#### Provided data ####

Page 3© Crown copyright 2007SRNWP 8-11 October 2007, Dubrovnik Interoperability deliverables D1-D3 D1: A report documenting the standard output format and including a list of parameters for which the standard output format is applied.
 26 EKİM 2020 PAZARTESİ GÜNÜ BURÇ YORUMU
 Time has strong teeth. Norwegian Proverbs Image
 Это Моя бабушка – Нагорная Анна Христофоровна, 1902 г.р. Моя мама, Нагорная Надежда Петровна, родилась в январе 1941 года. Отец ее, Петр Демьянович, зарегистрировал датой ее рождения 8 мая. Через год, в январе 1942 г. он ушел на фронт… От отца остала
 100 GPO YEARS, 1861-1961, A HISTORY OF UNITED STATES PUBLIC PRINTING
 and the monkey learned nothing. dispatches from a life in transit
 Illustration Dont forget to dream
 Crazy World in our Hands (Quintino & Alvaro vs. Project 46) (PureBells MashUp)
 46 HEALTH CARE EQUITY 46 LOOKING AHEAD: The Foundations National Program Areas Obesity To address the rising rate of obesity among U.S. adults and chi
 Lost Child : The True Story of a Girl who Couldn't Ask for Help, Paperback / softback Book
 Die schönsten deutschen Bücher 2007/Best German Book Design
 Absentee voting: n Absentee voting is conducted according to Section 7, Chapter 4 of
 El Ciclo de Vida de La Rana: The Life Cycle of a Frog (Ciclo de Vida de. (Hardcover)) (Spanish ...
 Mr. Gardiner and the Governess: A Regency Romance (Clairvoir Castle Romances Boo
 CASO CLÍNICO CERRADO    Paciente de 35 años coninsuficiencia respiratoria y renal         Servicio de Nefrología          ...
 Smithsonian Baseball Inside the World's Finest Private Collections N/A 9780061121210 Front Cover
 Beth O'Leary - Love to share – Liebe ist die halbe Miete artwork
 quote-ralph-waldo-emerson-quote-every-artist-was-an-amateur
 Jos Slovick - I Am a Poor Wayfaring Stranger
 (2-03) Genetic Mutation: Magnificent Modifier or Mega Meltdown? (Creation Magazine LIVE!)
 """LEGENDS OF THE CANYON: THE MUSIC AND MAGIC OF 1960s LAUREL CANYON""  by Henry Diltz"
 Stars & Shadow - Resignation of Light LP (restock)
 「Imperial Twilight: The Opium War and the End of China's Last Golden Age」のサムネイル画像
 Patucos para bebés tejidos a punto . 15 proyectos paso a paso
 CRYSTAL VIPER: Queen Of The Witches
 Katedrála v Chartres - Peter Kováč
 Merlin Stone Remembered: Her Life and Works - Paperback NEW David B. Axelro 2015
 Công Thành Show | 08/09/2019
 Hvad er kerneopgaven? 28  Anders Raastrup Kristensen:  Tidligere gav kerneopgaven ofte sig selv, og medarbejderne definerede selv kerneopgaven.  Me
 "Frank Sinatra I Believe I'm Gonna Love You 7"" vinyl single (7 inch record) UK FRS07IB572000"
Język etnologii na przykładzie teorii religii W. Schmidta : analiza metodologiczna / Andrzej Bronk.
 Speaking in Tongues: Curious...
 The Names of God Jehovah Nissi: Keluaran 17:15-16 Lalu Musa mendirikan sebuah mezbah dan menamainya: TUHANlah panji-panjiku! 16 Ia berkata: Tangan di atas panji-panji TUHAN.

####

Directions for this task: For this exercise, output exactly the lines above from the line with "Beth O'Leary - Love" to the line with "Speaking in Tongues: Curious...", counting both, and leave out the rest.

Response to the task:
 Beth O'Leary - Love to share – Liebe ist die halbe Miete artwork
 quote-ralph-waldo-emerson-quote-every-artist-was-an-amateur
 Jos Slovick - I Am a Poor Wayfaring Stranger
 (2-03) Genetic Mutation: Magnificent Modifier or Mega Meltdown? (Creation Magazine LIVE!)
 """LEGENDS OF THE CANYON: THE MUSIC AND MAGIC OF 1960s LAUREL CANYON""  by Henry Diltz"
 Stars & Shadow - Resignation of Light LP (restock)
 「Imperial Twilight: The Opium War and the End of China's Last Golden Age」のサムネイル画像
 Patucos para bebés tejidos a punto . 15 proyectos paso a paso
 CRYSTAL VIPER: Queen Of The Witches
 Katedrála v Chartres - Peter Kováč
 Merlin Stone Remembered: Her Life and Works - Paperback NEW David B. Axelro 2015
 Công Thành Show | 08/09/2019
 Hvad er kerneopgaven? 28  Anders Raastrup Kristensen:  Tidligere gav kerneopgaven ofte sig selv, og medarbejderne definerede selv kerneopgaven.  Me
 "Frank Sinatra I Believe I'm Gonna Love You 7"" vinyl single (7 inch record) UK FRS07IB572000"
Język etnologii na przykładzie teorii religii W. Schmidta : analiza metodologiczna / Andrzej Bronk.
 Speaking in Tongues: Curious...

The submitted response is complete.